Citation
Friedland, Noah and Allen, Paul, and Mathews, Gavin and Whitbrock, Michael, and Baxter, David and Curtis, Jon and Shepard, Blake and Miraglia, Pierluigi and Angele, Jurgen and Staab, Stephen, and Moench, Eddie and Opperman, Henrik and Wenke, Dirk and Israel, David and Chaudhri, Vinay and Porter, Bruce and Barker, Ken and Fan, James and Chaw, Shaw Yi and Yeh, Peter, Tecuci, Dan and Clark, Peter. Project Halo: Towards a Digital Aristotle. AI Magazine, 2004.
Introduction
Project Halo is a multistaged effort, sponsored by Vulcan Inc, aimed at creating Digital Aristotle, an application that will encompass much of the world’s scientific knowledge and be capable of applying sophisticated problem solving to answer novel questions.
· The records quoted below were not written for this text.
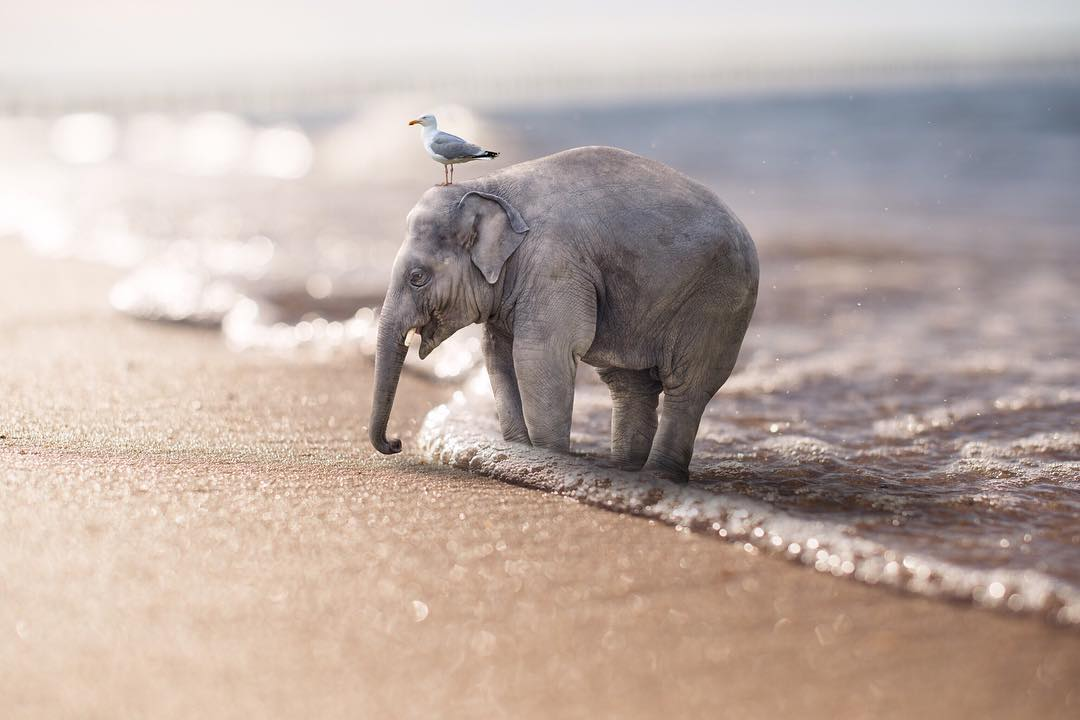 Giant Animals And Tiny Humans By Eben McCrimmon -photo manipulations, photo manipulation, animals
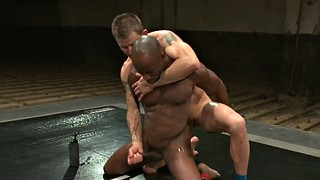 Wrestling, Fight, Fighting, Jerk, Bbc handjob, Black cat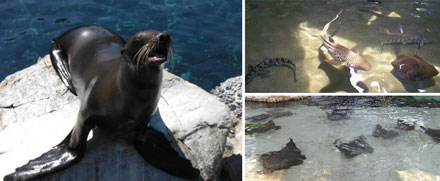 Stingrays, Sea Lions and Sharks
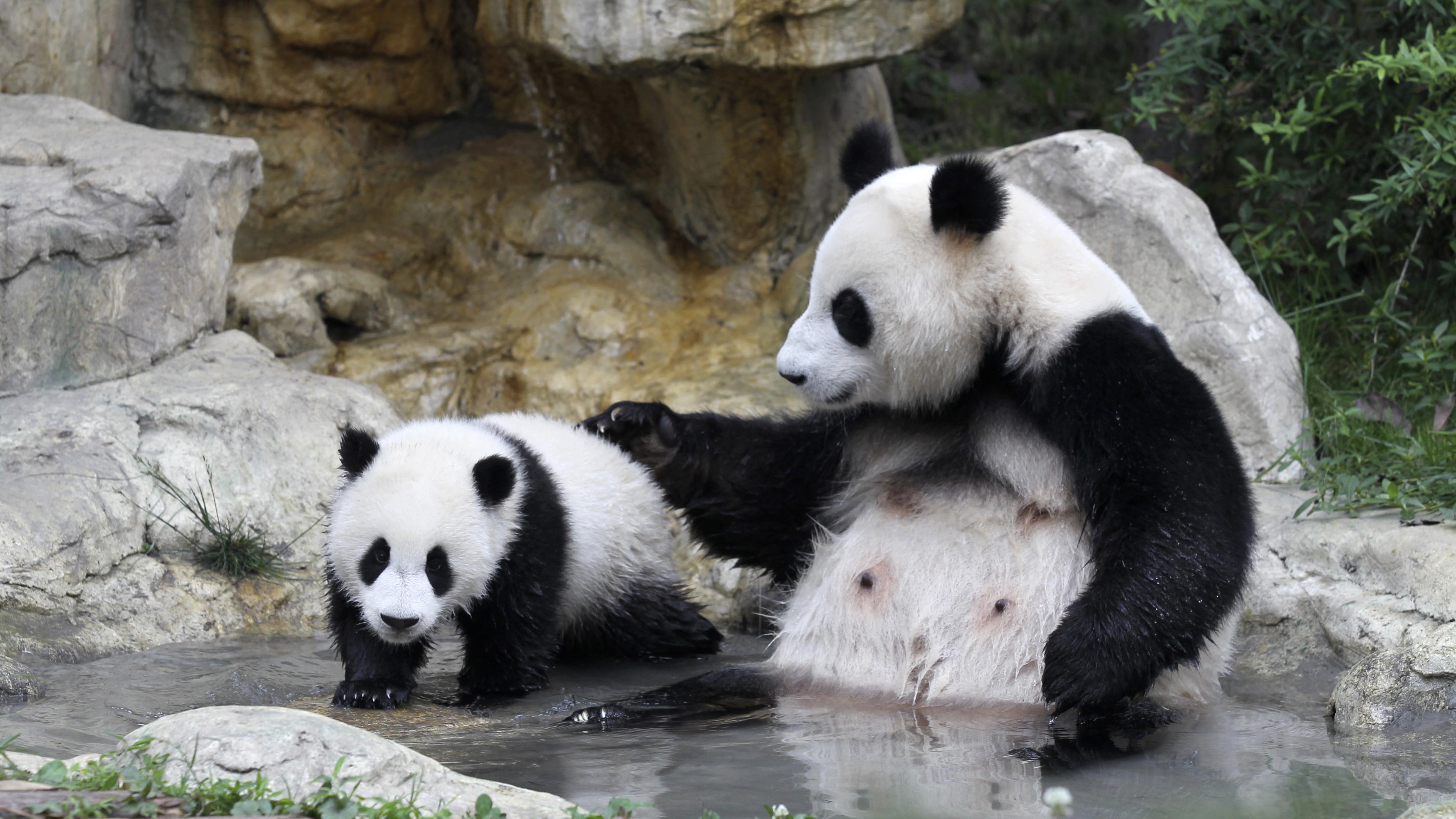 A giant panda cub (L) and its mother play by a pond as they take a bath at the Chengdu Research Base of Giant Panda Breeding in Chengdu, Sichuan province May 14, 2013. Picture taken May 14, 2013. REUTERS/China Daily (CHINA - Tags: ANIMALS SOCIETY) CHINA OUT. NO COMMERCIAL OR EDITORIAL SALES IN CHINA - GM1E95F10JT01
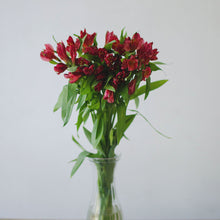 Alstroemeria - Red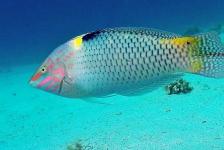 Dirk Van den Bergh – De spectaculairste duikstek van Dahab!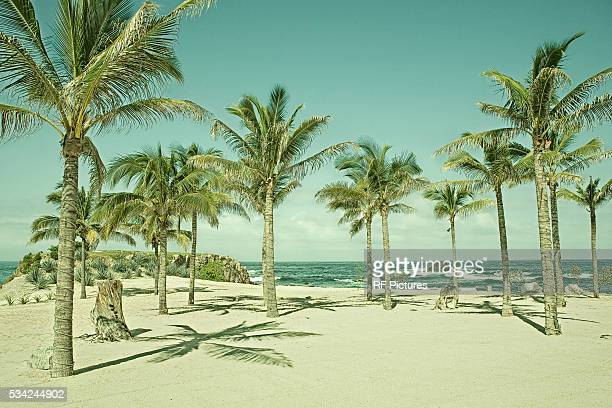 sandy beach with palm trees - image stock pictures, royalty-free photos & images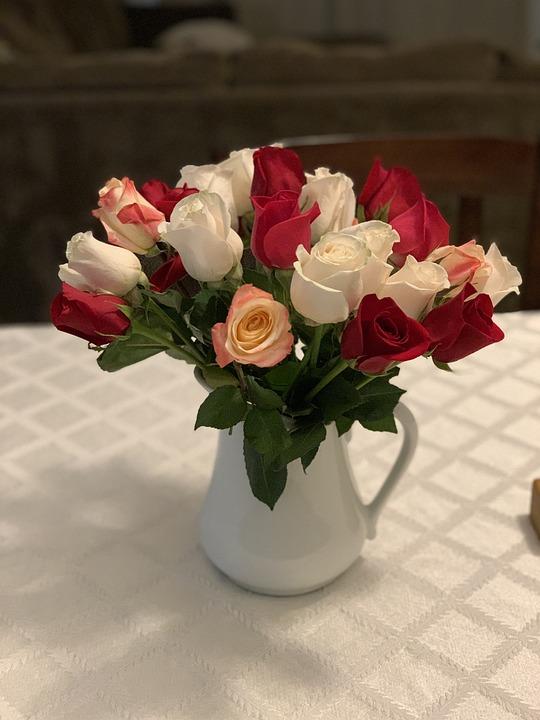 Roses, Flowers, Rose, Pink, Romantic, Romance, Floral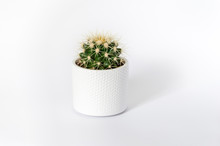Golden Barrel Cactus With Yellow Spikes In White Pot Isolated On White Background. Minimalistic Concept
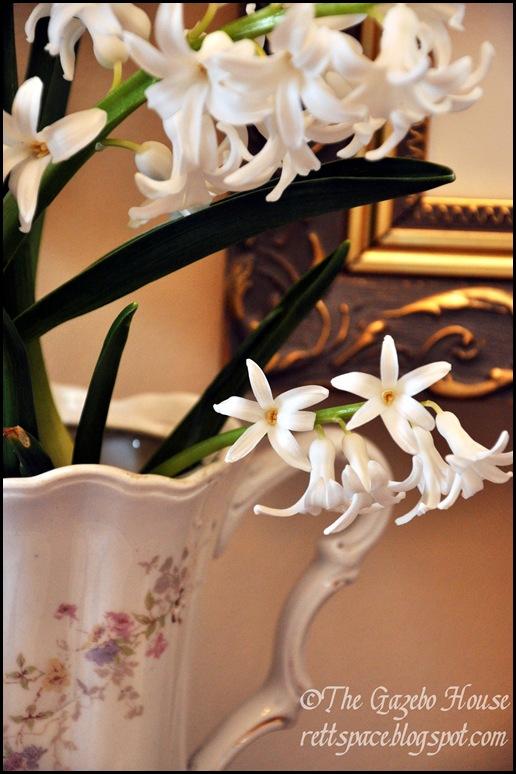 Liliacs, daffodills, cyclamen 024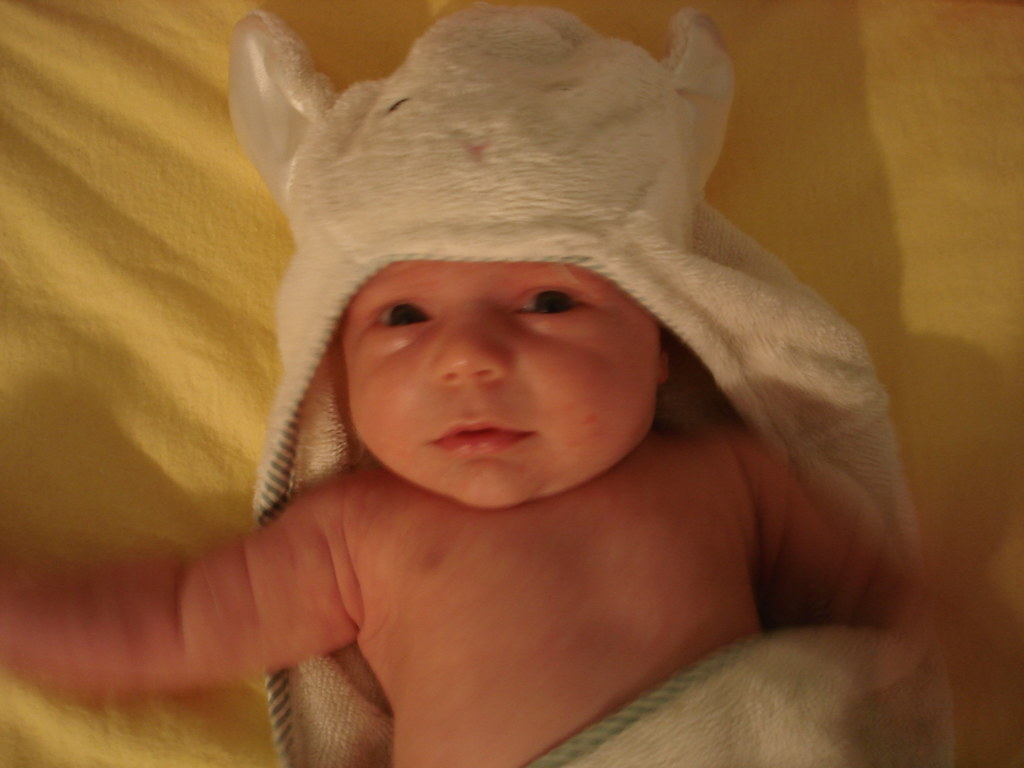 sheepy towel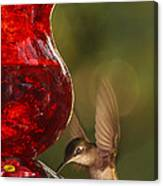Hummingbird At The Feeder Canvas Print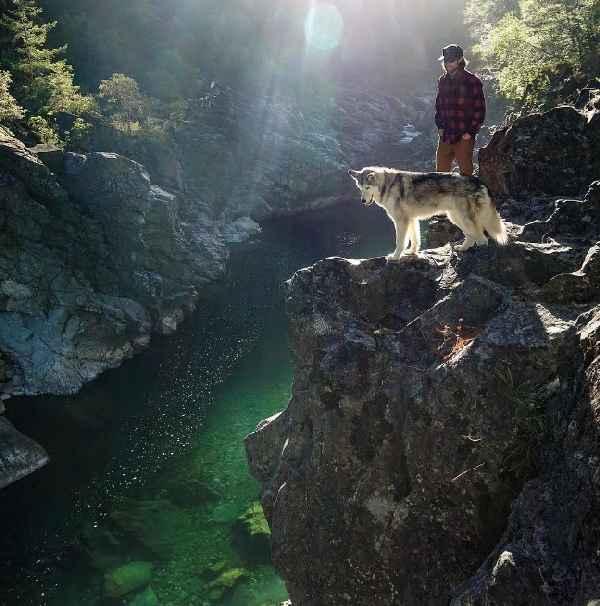 hund-freiheit-Loki-the-Wolfdog-018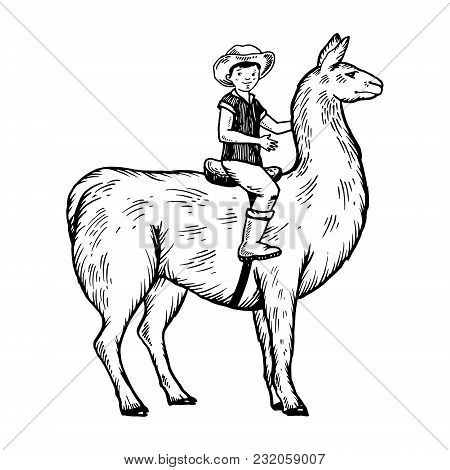 Child Boy Riding Llama Engraving Vector Illustration. Scratch Board Style Imitation. Black And White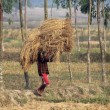 Farmer carries rice from the farm home — Stock Photo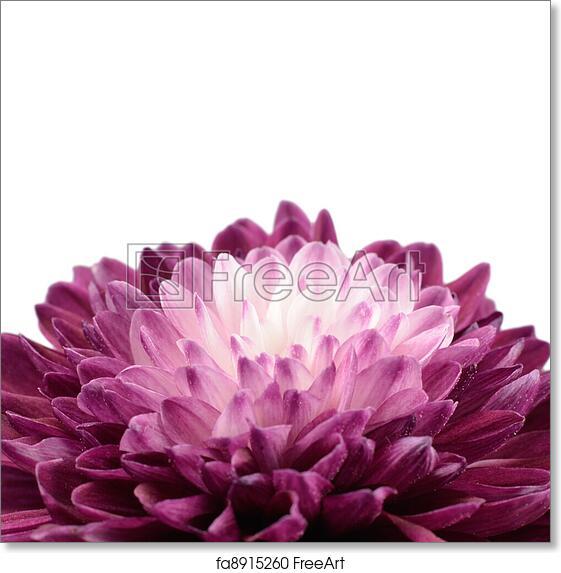 Free art print of Purple Chrysanthemum Flower with White Center ...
Vulcan envisions two primary roles for Digital Aristotle: as a tutor to instruct students in the sciences and as an interdisciplinary research assistant to help scientists in their work.
As a first step towards this goal, we have just completed a six-month pilot phase designed to assess the state of the art in applied knowledge representation and reasoning (KR&R). Vulcan selected three teams, each of which was to formally represent 70 pages from the advanced placement (AP) chemistry syllabus and deliver knowledge-based systems capable of answering questions on that syllabus. The evaluation quantified each system’s coverage of the syllabus in terms of its ability to answer novel, previously unseen questions and to provide human-readable answer justifications. These justifications will play a critical role in building user trust in the question-answering capabilities of Digital Aristotle.
Prior to the final evaluation, a “failure taxonomy” was collaboratively developed in an attempt to standardize failure analysis and to facilitate cross-platform comparisons. Despite differences in approach, all three systems did very well on the challenge, achieving performance comparable to the human median. The analysis also provided key insights into how the approaches might be scaled, while at the same time suggesting how the cost of producing such systems might be reduced. This outcome leaves us highly optimistic that the technical challenges facing this effort in the years to come can be identified and overcome.
This article presents the motivation and longterm goals of Project Halo, describes in detail the six-month first phase of the project—the Halo Pilot—its KR&R challenge, empirical evaluation, results, and failure analysis. The pilot’s outcome is used to define challenges for the next phase of the project and beyond.